• _WORK REQUIRED_: Your answer is one number, how many lines in the entries include "cuerpo".

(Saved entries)
╭──

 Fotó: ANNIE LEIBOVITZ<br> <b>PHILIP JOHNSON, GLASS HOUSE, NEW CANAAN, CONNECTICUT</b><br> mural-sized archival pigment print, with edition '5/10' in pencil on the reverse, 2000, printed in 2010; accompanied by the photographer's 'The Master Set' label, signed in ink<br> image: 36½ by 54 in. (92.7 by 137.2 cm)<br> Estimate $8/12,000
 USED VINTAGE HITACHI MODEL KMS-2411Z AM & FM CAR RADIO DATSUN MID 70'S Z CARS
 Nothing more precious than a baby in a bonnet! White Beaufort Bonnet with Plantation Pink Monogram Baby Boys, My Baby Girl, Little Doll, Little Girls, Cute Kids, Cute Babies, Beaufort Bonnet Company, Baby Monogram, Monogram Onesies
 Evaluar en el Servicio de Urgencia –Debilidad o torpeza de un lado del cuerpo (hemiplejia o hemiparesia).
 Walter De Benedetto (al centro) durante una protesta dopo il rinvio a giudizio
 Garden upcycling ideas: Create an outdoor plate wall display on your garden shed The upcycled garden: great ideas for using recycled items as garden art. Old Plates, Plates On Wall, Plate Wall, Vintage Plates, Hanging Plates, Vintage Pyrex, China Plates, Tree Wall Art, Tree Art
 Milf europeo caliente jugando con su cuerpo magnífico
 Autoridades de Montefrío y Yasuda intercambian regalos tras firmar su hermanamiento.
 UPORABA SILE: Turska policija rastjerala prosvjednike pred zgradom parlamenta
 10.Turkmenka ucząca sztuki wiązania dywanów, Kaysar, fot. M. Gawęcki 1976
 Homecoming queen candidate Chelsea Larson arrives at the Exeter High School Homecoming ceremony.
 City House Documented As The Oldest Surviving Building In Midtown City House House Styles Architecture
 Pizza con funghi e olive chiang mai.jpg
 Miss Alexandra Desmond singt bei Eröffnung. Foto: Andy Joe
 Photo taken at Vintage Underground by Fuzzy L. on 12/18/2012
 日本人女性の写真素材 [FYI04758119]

╰──

• _TASK RESULT_: 2